Henry Hermann Bauer (born November 16, 1931) is an emeritus professor of chemistry and science studies at Virginia Polytechnic Institute and State University (Virginia Tech). He is the author of several books and articles on fringe science, arguing in favor of the existence of the Loch Ness Monster and against Immanuel Velikovsky, and is an AIDS denialist. Following his retirement in 1999, he was editor-in-chief of the Journal of Scientific Exploration, a fringe science publication. Bauer also served as dean of the College of Arts and Sciences at Virginia Tech, generating controversy by criticising affirmative action.

==Life and work==
Henry Bauer was born in Austria. As the Nazis came to power in German-speaking Europe, Bauer and his family emigrated to Australia. He attended Sydney Boys High School from 1943 to 1944. Bauer received his Ph.D. from the University of Sydney in Australia in 1956. He conducted post-doctoral research at the University of Michigan, then taught at Sydney and in Michigan. In 1966, he moved to a faculty position at the University of Kentucky. Bauer became dean of the School of Arts and Sciences at Virginia Polytechnic Institute and State University (Virginia Tech) in 1978, a position he held until 1986. Bauer was a professor of science studies and chemistry at Virginia Tech until his retirement in 1999. Bauer has had short-term teaching assignments at the University of Southampton and with a program of the Japan Society for the Promotion of Science: at the University of Kyoto and in 1974 at Sophia University and Rikagaku Kenkyusho.

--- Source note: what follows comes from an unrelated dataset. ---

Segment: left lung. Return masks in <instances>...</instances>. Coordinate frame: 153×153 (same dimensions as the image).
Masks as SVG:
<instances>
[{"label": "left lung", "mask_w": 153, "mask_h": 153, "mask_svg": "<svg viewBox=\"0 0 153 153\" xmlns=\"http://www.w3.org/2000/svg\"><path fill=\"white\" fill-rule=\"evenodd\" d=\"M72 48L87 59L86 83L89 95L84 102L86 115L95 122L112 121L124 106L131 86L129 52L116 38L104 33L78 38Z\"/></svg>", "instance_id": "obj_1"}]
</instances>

Although trained as a chemist, Bauer's interests shifted in the late 1960s from electrochemistry to science studies, an interdisciplinary mix of history, philosophy, and sociology of science. His special interest is in what he calls "scientific unorthodoxies", like the Loch Ness Monster, Immanuel Velikovsky, and other topics. After retiring from Virginia Tech, Bauer became the editor of the Journal of Scientific Exploration, a publication devoted to fringe and non-mainstream science. He also wrote several books and maintains a website claiming that HIV is not the necessary and sufficient cause of AIDS (a position without scientific support that is known as AIDS denialism).

===From chemistry to science studies===
Bauer was trained as an electrochemist and reported his research in numerous publications during the 1950s and 60s. From the 1970s, although he remained a professor of chemistry in title, Bauer researched fringe science and pseudoscience topics. At Virginia Tech, Bauer was a founding member of a program for science studies. Bauer's book on science studies, Scientific Literacy and the Myth of the Scientific Method, was reviewed in Science and Nature. In his review in Public Understanding of Science, John Ziman called Bauer "a stalwart veteran" of science studies.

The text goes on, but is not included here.